Do you know this Jew? He’s a Hollywood legend and lived in St. Louis



It never fails! Since I started working a the St. Louis Jewish Light, I continue to be surprised by the breadth of Jewish accomplishments, but this one really came as a surprise. The very first star of Western films, Gilbert “Broncho Billy” Anderson, was Jewish, AND lived in St. Louis!

Anderson was born Maxwell Aronson in 1880 in Little Rock, Ark. His parents, Esther (Ash) and Henry Aronson, were from New York. His father was from a German Jewish family, and his mother was the daughter of Russian Jewish parents. When Max was 8 years old, his parents moved him and his five siblings to St. Louis, where they lived for 10 years. At age 18, Max moved to New York City. He was a photographer’s model and a newspaper vendor before appearing on the stage. He began in vaudeville, later working with Edwin S. Porter as an actor and occasional script collaborator.

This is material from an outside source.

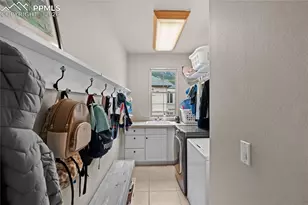 370 Paisley Dr, Colorado Springs, CO 80906 - Photo 36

In Porter’s startling early film The Great Train Robbery (1903), Anderson played several roles (among them, the train passenger shot by bandits as he tries to escape). The success of that film prompted Anderson to begin writing, directing and starring in his own series of Westerns. In 1907 he and George K. Spoor founded Essanay Film Manufacturing Co., destined to be one of the predominant early film studios.

Anderson gained enormous popularity in hundreds of Western shorts, playing the first real cowboy hero, “Broncho Billy.” Writing and directing most of the films, Anderson also found time to direct a series of “Alkali Ike” comedy Westerns starring Augustus Carney. In 1916 Anderson retired from acting. He returned to New York and bought the Longacre Theatre and produced plays there, though not achieving the same kind of success he enjoyed in films.

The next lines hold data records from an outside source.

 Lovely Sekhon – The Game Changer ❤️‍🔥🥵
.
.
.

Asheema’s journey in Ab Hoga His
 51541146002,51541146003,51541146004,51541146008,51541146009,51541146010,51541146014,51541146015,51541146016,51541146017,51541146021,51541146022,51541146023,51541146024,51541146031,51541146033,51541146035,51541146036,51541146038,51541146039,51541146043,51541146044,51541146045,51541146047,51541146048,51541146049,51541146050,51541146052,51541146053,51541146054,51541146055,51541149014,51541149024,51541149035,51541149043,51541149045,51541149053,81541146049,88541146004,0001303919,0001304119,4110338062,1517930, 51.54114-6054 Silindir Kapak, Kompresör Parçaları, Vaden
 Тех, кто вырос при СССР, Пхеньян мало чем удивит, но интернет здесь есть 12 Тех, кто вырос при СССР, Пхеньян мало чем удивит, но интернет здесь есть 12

He made a brief comeback as a producer with a series of shorts starring Stan Laurel for Metro Pictures. However, a series of conflicts with the studio led him retire again after 1920. He continued to produce films as owner of Progressive Pictures into the 1950s. In his 70s, he came out of retirement for a cameo role in The Bounty Killer (1965). He had been presented with an honorary Oscar in 1957 as a “motion picture pioneer, for his contributions to the development of motion pictures as entertainment.” Anderson died in 1971 at the age of 90.

Anderson’s image appeared on a postage stamp in 1998 and he has a star on the Hollywood Walk of Fame. For the past several years, Niles, Calif., — the site of his Western Essany studio — has had an annual Broncho Billy Silent Film Festival.